Well, mostly. Unfortunately, she wasn't eating enough most days to sustain her weight, and certainly not to regain the weight she'd lost. While she seemed like her same happy Lily self, we watched her weight slide from her normal 17.5 pounds down to 12 in January despite every digestive medication and prescription diet imaginable. She looked thin and frail. While labs in September hadn't shown anything definitive, now her labs were showing significant kidney disease and high levels of phosphorus. If we were to have any hope of prolonging her life - no guarantees - we were advised that we needed to have her admitted to a veterinary hospital for several days of IV fluids under sedation.

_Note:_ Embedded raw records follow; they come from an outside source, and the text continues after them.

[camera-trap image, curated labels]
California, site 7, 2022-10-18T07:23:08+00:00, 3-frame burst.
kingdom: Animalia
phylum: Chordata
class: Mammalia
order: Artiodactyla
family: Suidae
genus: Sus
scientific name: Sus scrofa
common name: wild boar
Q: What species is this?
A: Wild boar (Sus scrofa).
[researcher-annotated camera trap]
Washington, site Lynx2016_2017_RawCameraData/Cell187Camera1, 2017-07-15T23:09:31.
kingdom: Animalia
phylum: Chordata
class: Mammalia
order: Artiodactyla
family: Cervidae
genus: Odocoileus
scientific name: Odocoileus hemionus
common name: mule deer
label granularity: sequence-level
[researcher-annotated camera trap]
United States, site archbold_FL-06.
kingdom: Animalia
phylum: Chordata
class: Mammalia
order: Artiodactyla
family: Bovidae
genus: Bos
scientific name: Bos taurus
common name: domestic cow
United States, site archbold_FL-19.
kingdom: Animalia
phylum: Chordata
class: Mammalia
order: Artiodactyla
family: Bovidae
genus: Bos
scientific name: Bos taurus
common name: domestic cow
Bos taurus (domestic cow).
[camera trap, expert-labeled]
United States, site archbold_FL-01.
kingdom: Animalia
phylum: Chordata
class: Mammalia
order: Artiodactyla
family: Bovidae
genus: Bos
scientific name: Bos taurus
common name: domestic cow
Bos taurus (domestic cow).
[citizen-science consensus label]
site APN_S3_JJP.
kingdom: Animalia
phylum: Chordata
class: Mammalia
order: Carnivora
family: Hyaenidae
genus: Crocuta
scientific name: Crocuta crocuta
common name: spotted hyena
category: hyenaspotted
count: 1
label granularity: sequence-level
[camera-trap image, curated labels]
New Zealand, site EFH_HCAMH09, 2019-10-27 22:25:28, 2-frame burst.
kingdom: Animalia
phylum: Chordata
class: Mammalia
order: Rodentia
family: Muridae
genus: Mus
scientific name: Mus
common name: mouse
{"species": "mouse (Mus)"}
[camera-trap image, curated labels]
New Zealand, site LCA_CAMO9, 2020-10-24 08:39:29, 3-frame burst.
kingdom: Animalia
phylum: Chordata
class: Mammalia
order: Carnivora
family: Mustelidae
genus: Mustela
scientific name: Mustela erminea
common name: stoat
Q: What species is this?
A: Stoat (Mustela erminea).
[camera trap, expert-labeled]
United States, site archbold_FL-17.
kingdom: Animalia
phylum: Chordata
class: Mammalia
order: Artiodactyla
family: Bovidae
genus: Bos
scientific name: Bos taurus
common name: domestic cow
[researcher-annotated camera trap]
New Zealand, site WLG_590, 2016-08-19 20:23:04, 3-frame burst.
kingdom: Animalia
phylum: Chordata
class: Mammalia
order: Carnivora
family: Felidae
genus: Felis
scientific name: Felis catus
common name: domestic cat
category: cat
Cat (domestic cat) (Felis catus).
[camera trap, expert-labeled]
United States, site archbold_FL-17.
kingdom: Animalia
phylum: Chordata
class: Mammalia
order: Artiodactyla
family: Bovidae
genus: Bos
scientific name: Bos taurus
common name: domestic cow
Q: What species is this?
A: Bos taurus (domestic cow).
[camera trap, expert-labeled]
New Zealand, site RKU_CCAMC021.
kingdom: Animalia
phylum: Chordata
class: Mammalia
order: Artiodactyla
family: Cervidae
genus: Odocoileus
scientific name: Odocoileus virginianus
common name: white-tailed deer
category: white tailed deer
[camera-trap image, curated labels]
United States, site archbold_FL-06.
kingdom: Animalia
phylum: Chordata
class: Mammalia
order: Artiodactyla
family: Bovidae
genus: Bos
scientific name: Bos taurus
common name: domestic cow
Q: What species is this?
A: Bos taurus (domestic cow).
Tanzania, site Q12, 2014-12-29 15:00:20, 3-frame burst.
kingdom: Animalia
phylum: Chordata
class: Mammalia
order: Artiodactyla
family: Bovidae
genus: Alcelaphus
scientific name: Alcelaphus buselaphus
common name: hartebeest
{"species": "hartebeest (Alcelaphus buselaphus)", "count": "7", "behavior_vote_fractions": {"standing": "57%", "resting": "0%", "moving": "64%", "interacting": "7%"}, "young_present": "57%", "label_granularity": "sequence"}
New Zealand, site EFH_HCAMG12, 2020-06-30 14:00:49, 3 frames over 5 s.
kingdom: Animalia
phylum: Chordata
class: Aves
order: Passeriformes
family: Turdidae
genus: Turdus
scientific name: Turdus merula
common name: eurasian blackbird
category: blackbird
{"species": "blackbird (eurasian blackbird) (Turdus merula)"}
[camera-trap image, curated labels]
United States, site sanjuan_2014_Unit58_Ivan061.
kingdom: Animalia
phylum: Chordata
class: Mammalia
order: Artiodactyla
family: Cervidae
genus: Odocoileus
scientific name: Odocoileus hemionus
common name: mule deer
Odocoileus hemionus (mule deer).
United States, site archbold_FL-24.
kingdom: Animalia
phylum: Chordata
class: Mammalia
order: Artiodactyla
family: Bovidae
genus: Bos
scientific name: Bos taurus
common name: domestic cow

Like the nasogastric tube, we couldn't bear to do that to this poor little dog. But we were able to arrange outpatient subcutaneous fluids and administered phosphate binders to reduce her phosphorus levels.

Sadly, it wasn't enough. For the last five months, my happiness level could be quantified on how much my dog ate that day. I just wanted her not to die at Christmas, and she obligingly didn't. Her labs continued to deteriorate. And ultimately we had to make the heartbreaking decision to put her down.

Millions of people go through this profound level of grief every year. Our beloved animals count on us to take care of them when it's time. I get it, but I still feel like my heart has been ripped out of my body. Making the euthanasia appointment was the worst call of my life.

Lily's passing has just flattened us. She was just so much of a part of our minute-by-minute retiree lives and we can t help but be reminded of her dozens of times a day. For two people who never went looking for a dog, that sneaky little girl totally took us hostage. The profound ache we feel just won't go away nor, maybe, should it completely. Any creature - human or animal - who makes such an in-road into one's heart deserves a place there forever.

Let me say that there is nothing better when you're having a bad day than a small dog snuggled up in your lap. It also works when you're having a good day. The unconditional love of an animal has to be one of the most powerfully positive emotions ever. Which makes the loss of it so devastating.

On her last day, I sat outside in the sun with Lily wrapped in her blanket. We listened to the birds and I rubbed her soft wooly head. I thanked her over and over for all the love she had brought not only to us, but to our friends and the rest of the family as well. She licked my hand. The next morning, she took her final breaths in Olof's arms.

Rest in peace, Lily. You were pure joy. I know you are in a better place. We most definitely are not.